**To be done**. Quote verbatim every line from the one containing "What separation in" through the end of the records, both ends included.

Records of questions about scenes
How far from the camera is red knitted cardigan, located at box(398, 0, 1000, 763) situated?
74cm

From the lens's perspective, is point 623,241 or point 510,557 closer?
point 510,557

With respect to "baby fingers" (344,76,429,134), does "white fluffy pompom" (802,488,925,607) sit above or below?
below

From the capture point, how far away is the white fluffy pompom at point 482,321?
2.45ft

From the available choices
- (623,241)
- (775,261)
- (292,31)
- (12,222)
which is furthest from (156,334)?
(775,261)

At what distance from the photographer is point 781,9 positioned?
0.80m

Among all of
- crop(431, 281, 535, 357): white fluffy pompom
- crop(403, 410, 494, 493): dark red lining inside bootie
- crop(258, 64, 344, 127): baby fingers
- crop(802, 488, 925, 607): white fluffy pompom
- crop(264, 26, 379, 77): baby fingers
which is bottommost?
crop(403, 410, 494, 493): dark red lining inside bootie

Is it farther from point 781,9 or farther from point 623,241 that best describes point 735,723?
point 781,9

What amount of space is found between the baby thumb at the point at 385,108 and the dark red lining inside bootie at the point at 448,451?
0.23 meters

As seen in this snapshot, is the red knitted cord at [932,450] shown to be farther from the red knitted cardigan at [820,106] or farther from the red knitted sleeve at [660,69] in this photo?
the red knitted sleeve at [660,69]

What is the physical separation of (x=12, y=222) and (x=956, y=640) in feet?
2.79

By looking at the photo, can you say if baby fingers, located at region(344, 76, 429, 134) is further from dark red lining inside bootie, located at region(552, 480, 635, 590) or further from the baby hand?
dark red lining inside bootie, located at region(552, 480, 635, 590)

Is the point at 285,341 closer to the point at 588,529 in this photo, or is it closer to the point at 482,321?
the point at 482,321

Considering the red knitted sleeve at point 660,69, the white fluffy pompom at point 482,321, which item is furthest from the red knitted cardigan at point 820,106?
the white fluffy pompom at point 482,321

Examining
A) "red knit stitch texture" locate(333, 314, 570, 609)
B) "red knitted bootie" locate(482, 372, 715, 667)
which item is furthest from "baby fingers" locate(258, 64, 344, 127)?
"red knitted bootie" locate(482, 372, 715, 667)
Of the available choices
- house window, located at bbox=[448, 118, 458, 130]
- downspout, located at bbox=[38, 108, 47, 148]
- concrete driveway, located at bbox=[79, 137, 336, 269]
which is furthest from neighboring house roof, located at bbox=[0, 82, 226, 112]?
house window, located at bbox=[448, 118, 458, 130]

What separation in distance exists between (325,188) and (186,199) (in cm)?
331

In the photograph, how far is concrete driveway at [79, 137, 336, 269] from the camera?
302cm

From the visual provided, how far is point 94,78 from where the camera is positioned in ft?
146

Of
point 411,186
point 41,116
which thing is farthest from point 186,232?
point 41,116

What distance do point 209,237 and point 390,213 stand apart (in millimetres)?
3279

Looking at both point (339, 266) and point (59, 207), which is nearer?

**Answer for this exercise**.
What separation in distance exists between (325,188) and (186,199) (in cm)?
331

In the photograph, how far is concrete driveway at [79, 137, 336, 269] from the camera?
302cm

From the visual provided, how far is point 94,78 from where the camera is positioned in ft?
146

Of
point 411,186
point 41,116
which thing is farthest from point 186,232?
point 41,116

What distance do point 209,237 and point 390,213 stand apart (in millimetres)?
3279

Looking at both point (339, 266) and point (59, 207), which is nearer?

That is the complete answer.